Persons registered to vote within the boundaries of four Southern Humboldt volunteer fire departments will soon have their chance to vote yes or no on the formation of four new fire protection districts.
Because formation of the new districts includes assessment of special parcel taxes to fund their operations, it will take a two-thirds majority of those voting in each district to pass the measure.
In addition to saying yes or no to district formation and the tax, voters will be able to elect a five-member board in each new district.
The Briceland, Bridgeville, Fruitland Ridge, and Palo Verde VFDs have been working with Humboldt County planners Cybelle Immitt and John Miller for several years to become FPDs, which will enable them to assess taxes and receive other benefits reserved for government entities.
Boundaries of the proposed FPDs are identical to the current VFD boundaries.
The Briceland FPD proposal includes an $85 tax per parcel. Candidates for the board are: Gerald Myers, Leib Ostrow, Jerry Sevier, Jim Courtois, and Peter Ryce.
The Bridgeville FPD is asking $10 for unimproved parcels, $75 for improved parcels containing single-family residences, and $100 for parcels containing commercial structures or mobile home parks. Candidates for the board are: Brian Phillips, David Vegliano, Benny Fleek, Susan Pond, Kathleen Saler, Joyce Church, and Wanda Ackley.

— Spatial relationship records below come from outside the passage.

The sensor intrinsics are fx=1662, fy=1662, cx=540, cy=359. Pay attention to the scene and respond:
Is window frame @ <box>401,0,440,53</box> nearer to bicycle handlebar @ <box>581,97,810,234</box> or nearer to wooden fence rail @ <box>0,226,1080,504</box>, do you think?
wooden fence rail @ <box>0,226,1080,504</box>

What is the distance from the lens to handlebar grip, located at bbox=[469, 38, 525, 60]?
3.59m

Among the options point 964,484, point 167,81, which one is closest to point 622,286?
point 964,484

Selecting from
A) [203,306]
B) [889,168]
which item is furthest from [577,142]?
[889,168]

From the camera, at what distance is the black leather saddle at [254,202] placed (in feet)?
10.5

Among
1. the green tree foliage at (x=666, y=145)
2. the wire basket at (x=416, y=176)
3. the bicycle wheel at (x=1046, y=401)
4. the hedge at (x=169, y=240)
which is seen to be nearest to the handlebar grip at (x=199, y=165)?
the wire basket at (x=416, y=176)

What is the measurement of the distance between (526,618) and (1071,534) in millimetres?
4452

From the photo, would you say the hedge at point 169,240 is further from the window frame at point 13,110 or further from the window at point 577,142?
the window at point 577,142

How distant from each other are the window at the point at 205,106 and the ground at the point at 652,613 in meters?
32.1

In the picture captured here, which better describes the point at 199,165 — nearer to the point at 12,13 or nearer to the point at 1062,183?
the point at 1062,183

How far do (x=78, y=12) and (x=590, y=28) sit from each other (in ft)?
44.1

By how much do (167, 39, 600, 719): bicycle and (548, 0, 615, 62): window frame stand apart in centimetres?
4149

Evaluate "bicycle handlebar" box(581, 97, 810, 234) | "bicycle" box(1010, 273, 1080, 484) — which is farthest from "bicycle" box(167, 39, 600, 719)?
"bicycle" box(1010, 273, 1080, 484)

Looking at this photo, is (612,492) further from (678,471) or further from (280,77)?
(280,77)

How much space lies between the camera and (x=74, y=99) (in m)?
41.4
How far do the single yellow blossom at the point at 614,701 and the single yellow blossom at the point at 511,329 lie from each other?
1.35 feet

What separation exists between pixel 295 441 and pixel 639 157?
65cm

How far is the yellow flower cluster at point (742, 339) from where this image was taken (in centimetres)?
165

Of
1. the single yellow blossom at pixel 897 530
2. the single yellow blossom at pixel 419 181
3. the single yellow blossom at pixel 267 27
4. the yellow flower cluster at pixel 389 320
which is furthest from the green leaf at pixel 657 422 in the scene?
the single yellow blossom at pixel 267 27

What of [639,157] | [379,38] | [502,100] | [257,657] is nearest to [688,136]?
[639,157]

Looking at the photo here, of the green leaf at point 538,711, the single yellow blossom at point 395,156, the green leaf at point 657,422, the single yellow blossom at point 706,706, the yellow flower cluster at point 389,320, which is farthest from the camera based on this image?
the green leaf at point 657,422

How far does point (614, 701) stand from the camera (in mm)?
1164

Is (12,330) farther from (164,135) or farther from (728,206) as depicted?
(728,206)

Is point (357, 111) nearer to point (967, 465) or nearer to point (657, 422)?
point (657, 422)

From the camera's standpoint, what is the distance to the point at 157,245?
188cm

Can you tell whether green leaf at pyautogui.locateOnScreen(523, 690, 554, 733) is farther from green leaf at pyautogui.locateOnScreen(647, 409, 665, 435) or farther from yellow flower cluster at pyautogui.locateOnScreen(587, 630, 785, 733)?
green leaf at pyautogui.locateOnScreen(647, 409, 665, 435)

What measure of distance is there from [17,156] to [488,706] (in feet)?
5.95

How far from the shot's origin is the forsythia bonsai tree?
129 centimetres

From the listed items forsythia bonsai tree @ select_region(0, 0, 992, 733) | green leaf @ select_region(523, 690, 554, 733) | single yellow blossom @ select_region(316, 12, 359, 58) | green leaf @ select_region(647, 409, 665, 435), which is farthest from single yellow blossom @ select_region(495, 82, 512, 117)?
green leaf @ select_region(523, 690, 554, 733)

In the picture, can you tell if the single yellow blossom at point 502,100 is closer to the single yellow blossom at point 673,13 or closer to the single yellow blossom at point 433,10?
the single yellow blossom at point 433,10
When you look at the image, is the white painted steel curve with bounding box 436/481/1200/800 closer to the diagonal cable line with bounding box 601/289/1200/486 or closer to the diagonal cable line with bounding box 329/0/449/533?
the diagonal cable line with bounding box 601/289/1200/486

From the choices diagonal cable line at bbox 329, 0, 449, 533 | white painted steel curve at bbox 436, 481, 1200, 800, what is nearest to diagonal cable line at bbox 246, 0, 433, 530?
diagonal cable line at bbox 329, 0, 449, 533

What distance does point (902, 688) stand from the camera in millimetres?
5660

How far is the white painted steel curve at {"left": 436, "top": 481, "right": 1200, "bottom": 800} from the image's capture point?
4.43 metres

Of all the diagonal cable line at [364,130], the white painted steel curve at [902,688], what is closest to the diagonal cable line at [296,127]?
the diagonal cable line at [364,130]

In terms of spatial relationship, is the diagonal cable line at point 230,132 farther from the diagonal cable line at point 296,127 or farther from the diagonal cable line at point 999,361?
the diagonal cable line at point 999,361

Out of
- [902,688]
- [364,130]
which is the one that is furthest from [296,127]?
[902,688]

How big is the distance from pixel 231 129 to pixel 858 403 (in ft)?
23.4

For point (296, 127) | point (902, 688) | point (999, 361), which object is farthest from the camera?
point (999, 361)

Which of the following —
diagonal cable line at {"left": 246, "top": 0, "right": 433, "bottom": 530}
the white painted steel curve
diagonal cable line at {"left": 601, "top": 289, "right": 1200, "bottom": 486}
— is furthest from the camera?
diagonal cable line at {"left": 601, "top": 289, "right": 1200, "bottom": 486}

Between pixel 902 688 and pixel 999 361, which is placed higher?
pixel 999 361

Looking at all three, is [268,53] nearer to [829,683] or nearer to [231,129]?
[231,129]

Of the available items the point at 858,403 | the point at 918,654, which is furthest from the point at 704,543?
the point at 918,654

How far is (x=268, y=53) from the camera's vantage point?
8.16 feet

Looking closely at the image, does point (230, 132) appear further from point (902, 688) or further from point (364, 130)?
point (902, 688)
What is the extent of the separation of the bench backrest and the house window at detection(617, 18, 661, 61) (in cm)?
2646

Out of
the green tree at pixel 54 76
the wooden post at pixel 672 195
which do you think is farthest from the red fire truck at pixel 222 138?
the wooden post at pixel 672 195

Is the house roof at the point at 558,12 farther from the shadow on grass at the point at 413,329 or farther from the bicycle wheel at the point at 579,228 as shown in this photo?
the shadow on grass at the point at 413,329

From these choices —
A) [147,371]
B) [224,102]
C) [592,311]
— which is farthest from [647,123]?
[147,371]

The Fruitland Ridge FPD is asking for a $60 tax per parcel. There are only four candidates for the five available seats: John Crivello, Debra Lake, Heather Lake, and Linda Gaffin.
The Palo Verde FPD is asking for a $75 tax on each unimproved parcel and $150 on each improved parcels. There are no candidates for the five available seats.
The ballot measures give the FPDs’ directors the authority to raise the parcel tax each year following a public hearing to an amount to or less than the cost of living determined by the Consumer Price Index, but not to exceed 5 percent.
Additionally, each FPD will be required to make exemptions for financial hardship if the landowners are considered “very low income” or “poverty level” according to state guidelines.
Exemptions may also be made for contiguous, undeveloped parcels under the same ownership, depending on parameters developed by each district.
Anyone else who wishes to run as a qualified write-in candidate must register at the elections office. While it is too late for their names to appear on the ballot, votes cast by writing their names in will be counted.
The Humboldt County elections office will mail voter information booklets and mail-in ballots to all registered voters in the four districts within the next couple of weeks. State election law requires that the ballots be mailed no sooner than July 30 and no later than Aug. 21.
Ballots must be received by the elections office in Eureka no later than 8 p.m. on Tuesday, Aug. 28.
This means that if the ballots are not mailed in time to be received by Aug. 28, voters must bring their ballots to the elections office by 8 p.m. that evening in order to be counted. Because this is a special election, there are no local polling places in SoHum.
The elections office, located at 3033 H Street near Harris in Eureka, is open from 8:30 a.m. to 5:00 p.m. on weekdays and will stay open until 8 p.m. on Election Day, Aug. 28.
Only the voter, members of his/her immediate family, or adults residing at the same address may submit ballots in person.
The voter information booklet will contain a special envelope and complete instructions for returning ballots.